The questionnaires listed the important factors identified as the influencing factors on decision making and satisfaction levels of the clients from various studies referred in the literature survey and captured the respondents perceived importance of the factors viz. a viz. the performance of the bank on each of the factors. The responses were captured in a scale of 1 to 5, 1 representing the very important while 5 representing Not at all important. The weighted average scores of all responses were calculated and the scores on importance were ranked and tabulated.

Sampling method used: This study was conducted in the Greater Accra region of
Ghana. Of the 26 banks currently operating in Ghana, 12 are local banks and 14 are foreign banks. The sample for this study was selected from among bank customers. To get a representative cross-section of the population, six main banks which have extensive branch network were selected for the survey of which a total of 60 questionnaires were distributed equally among the banks.

Trained research agents collecting the data assured the respondents of the confidentiality of their responses and their names were not solicited.

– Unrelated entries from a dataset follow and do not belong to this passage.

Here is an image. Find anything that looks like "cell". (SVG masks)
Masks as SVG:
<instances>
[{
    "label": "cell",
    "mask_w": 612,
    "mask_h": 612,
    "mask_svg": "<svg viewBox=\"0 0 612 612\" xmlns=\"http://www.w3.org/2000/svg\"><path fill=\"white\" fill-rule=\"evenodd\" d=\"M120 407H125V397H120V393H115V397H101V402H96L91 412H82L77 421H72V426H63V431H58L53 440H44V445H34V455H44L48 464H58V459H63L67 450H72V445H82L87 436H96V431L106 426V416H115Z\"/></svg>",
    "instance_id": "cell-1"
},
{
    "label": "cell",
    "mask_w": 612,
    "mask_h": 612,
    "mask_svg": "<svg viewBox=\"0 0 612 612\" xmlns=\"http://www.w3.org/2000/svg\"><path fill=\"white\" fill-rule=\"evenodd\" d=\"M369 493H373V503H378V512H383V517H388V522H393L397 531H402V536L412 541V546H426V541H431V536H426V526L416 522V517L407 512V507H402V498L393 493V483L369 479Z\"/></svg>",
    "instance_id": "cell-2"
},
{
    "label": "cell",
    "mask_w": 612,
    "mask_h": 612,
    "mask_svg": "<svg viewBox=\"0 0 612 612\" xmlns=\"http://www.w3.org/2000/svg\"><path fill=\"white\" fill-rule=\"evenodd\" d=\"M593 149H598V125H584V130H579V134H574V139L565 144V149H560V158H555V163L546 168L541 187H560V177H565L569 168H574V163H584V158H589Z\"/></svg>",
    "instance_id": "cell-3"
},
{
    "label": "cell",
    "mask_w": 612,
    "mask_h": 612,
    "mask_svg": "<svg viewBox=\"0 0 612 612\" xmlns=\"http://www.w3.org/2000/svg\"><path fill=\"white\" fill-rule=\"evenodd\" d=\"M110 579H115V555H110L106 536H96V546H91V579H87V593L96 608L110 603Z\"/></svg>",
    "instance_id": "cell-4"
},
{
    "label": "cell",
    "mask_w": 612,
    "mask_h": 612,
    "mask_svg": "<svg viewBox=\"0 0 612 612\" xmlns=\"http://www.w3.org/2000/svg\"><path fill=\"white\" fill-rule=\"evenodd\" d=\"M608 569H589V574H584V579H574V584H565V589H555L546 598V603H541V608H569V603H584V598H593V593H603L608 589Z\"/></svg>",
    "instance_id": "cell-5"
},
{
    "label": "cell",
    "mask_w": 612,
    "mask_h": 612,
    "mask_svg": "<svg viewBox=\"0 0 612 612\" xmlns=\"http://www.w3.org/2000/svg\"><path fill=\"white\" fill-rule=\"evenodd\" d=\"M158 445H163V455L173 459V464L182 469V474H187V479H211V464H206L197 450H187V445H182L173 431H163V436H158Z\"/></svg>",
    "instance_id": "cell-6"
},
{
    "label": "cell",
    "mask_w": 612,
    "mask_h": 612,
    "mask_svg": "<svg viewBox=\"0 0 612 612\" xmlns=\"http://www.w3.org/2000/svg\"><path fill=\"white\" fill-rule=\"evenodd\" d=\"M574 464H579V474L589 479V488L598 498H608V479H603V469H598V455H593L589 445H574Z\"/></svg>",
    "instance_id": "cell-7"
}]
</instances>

Ten (10) respondents were chosen at random from each bank to complete the questionnaires then and there at the banks premises, or at their own free time at home.

Within a one-month period, the questionnaires were collected from the respondents in stages from the agents appointed to administer the data collection. A total of 56 were received which accounted for 93.33% return rate. Such response rate was considered sufficient for statistical reliability and generalisability (Tabachnick and Fidell, 2001) and most satisfactory especially when compared with earlier research works on bank selection decision (Khazeh and Decker, 1992-93; Huu and Karr, 2000; Garrard and Cunningham, 2001). However, after screening only 54 were useable for analysis purposes.